On Friday, Jan. 5, Public Service Enterprise Group (PSEG) Long Island announced that it had restored electricity to all of its customers. The utility is responsible for transmission and distribution to about 1.1 million people. Of those, close to 22,000 lost power as a result of the storm that was referred to as a "bomb cyclone."
The monster weather event dumped several inches of snow and knocked down power lines with hurricane force winds on Thursday, Jan. 4. By late in the afternoon that day, more than 16,000 customers on Long Island had lost power. By evening, the number had grown to 21,694.
The conditions made responding to outage calls a difficult challenge for crews. They worked through the night to restore power.
Despite the powerful storm conditions, the utility reported "no significant network outages." Nearly all outages were confined to neighborhoods and homes.
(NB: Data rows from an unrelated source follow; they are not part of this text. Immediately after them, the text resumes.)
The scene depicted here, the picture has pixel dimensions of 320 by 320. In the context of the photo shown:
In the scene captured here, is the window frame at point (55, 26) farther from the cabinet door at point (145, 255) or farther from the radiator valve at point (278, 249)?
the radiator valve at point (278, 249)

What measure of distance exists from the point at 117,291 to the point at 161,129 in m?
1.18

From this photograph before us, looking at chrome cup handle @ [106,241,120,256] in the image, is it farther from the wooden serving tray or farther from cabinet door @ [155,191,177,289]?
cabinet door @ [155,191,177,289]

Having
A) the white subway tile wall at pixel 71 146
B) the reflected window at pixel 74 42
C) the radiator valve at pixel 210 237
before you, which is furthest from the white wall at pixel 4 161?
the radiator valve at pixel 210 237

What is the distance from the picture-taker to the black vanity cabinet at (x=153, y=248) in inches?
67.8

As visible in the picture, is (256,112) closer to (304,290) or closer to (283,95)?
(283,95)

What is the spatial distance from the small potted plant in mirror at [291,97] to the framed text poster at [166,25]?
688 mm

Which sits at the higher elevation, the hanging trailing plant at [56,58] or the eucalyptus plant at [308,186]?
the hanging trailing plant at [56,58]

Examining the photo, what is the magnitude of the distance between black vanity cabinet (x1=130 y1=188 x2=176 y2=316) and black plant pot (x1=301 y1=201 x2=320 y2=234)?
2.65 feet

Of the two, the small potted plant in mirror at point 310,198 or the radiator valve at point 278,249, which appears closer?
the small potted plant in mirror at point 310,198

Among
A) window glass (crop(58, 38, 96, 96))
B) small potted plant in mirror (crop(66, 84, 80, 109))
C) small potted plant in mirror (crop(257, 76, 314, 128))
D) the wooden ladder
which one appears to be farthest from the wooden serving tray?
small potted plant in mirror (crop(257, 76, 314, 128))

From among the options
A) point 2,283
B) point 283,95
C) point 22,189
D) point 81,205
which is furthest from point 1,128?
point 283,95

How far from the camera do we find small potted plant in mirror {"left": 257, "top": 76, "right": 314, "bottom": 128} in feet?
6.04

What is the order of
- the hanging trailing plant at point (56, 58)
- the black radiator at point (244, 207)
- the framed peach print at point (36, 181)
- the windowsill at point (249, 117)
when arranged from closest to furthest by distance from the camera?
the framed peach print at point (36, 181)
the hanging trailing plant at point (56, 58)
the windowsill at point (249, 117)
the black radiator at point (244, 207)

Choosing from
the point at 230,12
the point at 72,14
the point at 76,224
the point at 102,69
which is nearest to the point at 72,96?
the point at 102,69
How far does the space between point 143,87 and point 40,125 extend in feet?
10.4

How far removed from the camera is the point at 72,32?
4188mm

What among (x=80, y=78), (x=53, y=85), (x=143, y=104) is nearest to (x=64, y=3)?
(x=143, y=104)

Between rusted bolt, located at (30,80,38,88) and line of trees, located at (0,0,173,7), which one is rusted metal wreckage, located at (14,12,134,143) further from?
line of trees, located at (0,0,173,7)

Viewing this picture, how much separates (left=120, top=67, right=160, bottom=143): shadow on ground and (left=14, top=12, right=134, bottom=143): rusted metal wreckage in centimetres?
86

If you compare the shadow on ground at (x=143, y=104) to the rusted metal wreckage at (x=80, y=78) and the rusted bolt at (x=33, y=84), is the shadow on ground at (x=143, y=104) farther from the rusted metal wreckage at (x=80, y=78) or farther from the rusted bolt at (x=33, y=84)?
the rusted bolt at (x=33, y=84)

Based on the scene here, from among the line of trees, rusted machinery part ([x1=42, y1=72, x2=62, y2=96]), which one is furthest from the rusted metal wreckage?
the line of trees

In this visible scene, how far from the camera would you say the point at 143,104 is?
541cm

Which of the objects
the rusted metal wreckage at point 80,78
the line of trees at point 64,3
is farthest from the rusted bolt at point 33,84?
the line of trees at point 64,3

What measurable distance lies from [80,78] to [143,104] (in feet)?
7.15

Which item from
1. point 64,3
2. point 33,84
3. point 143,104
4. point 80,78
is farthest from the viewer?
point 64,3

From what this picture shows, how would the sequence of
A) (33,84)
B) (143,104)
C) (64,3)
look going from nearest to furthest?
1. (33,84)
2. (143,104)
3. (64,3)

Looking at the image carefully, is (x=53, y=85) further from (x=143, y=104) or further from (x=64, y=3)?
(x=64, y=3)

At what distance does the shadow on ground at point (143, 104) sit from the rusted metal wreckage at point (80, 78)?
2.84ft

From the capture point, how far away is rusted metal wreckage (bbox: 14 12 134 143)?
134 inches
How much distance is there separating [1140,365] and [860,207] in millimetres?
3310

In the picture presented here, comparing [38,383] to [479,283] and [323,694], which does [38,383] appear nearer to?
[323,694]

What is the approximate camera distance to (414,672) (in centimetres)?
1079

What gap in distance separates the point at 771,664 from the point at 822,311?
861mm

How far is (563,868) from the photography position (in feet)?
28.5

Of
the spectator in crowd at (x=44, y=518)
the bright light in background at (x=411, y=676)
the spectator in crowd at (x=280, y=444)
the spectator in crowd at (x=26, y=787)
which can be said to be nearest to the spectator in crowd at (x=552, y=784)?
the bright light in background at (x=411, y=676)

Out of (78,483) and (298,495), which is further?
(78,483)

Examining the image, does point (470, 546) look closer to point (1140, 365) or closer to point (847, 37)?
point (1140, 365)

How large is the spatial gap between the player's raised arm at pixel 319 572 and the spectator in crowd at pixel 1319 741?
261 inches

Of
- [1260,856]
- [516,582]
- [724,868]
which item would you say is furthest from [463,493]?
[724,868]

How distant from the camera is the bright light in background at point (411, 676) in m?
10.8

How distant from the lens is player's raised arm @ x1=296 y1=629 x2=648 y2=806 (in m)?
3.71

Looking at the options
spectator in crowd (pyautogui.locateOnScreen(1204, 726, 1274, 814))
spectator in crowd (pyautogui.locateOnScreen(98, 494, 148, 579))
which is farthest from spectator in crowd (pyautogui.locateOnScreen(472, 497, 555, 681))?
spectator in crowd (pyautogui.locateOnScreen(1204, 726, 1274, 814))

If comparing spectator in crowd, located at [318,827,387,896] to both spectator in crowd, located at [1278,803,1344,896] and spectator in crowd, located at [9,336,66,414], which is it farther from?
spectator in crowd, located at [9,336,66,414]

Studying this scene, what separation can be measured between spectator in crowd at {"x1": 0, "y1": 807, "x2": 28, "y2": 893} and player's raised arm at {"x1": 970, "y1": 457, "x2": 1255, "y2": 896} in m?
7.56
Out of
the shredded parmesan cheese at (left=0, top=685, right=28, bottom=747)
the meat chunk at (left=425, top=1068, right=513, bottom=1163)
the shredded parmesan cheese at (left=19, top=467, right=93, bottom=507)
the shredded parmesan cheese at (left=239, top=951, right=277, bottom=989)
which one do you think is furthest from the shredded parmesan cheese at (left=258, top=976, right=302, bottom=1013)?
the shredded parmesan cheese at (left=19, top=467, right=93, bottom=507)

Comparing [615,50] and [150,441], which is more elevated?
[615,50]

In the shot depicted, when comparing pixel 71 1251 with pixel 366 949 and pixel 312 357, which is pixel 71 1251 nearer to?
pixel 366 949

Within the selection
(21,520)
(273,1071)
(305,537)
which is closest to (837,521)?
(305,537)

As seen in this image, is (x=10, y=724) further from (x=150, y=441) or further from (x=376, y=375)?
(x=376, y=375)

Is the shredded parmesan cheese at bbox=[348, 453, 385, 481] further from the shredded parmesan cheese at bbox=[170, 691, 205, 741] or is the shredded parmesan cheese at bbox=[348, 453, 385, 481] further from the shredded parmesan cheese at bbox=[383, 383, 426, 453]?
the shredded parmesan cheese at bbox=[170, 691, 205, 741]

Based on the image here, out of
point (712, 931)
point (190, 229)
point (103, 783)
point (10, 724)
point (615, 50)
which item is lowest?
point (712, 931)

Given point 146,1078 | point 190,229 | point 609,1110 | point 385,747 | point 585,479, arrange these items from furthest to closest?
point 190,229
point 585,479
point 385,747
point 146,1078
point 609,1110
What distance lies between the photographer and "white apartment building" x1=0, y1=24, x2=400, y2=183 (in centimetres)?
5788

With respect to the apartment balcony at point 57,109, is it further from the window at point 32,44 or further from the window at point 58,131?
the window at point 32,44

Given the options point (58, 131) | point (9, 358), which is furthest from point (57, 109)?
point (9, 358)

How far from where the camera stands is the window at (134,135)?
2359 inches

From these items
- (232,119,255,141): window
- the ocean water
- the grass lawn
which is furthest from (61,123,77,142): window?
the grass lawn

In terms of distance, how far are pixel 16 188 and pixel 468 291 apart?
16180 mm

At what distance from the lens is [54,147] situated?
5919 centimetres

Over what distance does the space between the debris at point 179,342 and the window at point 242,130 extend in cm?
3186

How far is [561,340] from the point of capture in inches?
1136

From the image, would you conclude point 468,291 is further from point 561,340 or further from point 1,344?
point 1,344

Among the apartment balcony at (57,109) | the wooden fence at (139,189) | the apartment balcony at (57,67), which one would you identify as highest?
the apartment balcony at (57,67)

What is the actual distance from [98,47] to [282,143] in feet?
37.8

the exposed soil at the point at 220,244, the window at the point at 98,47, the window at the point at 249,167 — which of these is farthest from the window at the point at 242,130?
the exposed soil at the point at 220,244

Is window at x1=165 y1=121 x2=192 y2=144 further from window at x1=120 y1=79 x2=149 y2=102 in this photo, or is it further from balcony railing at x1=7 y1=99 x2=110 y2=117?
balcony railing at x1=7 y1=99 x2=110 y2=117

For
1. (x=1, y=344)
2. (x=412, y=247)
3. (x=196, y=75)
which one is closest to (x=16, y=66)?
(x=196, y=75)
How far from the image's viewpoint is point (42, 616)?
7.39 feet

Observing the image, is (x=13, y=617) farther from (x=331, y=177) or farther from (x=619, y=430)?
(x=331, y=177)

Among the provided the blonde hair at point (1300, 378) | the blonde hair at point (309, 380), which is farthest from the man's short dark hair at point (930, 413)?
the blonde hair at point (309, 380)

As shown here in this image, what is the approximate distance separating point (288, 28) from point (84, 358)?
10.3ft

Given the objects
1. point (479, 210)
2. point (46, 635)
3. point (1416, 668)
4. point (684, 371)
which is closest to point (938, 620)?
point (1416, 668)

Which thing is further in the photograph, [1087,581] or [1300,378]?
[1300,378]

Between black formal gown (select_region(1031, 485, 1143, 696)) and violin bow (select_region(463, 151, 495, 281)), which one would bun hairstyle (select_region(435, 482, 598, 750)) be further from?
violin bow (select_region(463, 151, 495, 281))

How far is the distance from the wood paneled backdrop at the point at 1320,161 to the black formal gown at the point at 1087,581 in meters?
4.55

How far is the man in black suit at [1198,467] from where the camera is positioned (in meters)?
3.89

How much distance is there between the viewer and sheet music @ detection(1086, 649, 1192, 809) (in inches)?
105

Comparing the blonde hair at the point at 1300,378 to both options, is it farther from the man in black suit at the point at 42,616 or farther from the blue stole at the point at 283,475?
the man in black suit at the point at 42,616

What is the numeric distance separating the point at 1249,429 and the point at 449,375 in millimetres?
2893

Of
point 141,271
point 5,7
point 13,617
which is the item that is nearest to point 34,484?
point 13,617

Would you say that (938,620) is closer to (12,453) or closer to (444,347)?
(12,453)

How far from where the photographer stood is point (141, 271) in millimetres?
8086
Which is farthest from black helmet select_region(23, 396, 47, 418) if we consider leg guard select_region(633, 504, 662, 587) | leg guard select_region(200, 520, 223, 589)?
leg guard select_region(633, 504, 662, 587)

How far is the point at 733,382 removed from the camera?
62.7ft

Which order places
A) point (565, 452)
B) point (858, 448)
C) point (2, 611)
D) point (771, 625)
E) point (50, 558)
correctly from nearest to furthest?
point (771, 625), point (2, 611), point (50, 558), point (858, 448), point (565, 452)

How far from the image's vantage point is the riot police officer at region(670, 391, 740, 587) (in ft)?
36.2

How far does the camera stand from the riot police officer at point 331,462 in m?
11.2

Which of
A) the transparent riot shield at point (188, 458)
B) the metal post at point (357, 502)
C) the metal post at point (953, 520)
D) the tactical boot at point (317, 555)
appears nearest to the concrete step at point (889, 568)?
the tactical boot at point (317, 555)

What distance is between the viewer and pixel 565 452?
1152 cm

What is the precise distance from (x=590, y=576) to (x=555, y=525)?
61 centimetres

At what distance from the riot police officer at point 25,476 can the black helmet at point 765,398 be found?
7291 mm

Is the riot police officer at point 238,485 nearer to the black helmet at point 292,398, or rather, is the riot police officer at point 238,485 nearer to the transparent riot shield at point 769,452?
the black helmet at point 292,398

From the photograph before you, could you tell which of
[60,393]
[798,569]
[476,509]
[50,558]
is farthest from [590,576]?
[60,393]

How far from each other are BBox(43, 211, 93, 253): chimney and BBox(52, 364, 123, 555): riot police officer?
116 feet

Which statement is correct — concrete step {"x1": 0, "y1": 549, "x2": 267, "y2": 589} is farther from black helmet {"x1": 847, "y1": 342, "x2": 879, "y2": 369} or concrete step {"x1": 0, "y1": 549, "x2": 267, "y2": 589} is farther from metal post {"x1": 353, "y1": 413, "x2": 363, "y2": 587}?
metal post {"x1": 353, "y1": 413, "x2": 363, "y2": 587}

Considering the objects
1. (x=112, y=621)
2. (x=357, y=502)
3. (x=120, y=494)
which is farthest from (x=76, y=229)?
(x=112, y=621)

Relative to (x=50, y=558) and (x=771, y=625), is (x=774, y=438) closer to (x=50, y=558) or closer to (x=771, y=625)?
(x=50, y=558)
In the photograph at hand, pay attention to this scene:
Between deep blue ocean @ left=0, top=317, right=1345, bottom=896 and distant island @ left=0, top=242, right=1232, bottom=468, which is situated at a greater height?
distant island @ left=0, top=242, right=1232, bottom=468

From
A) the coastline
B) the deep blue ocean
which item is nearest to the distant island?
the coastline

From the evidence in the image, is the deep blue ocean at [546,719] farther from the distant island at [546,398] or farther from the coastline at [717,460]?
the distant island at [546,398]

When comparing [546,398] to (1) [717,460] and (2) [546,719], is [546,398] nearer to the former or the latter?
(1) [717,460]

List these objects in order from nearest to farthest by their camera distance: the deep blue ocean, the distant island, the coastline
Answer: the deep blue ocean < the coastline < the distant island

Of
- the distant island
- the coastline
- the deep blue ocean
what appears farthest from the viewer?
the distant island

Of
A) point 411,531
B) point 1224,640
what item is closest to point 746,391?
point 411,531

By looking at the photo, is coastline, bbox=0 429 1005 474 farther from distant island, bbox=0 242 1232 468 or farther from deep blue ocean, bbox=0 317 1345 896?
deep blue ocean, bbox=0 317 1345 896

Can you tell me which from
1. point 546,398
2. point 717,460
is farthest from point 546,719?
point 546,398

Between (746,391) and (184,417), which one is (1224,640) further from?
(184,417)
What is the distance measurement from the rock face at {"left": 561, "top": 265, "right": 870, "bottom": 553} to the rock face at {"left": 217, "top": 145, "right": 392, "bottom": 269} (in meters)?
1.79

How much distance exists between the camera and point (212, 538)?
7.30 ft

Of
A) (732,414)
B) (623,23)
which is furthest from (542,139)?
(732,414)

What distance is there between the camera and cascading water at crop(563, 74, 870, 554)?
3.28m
PSEG Long Island also benefitted from some extra support and storm preparation that had already been done. For the past year, a $730 million grant from the Federal Emergency Management Agency (FEMA) has supported contract workers who have helped utility crews perform "storm hardening work." such as clearing trees from about 9,000 miles of lines and poles.
The work helped the utility avoid more outages during the storm, and the available crews were on hand to help respond to the outages that occurred. About 276 federally funded utility contract workers joined utility crews, local contractors, plus local and out-of-state tree trimmers. Together they worked 16-hour shifts through the night. According to the utility, virtually all of its customers had their lights back on by 9 a.m. Friday morning.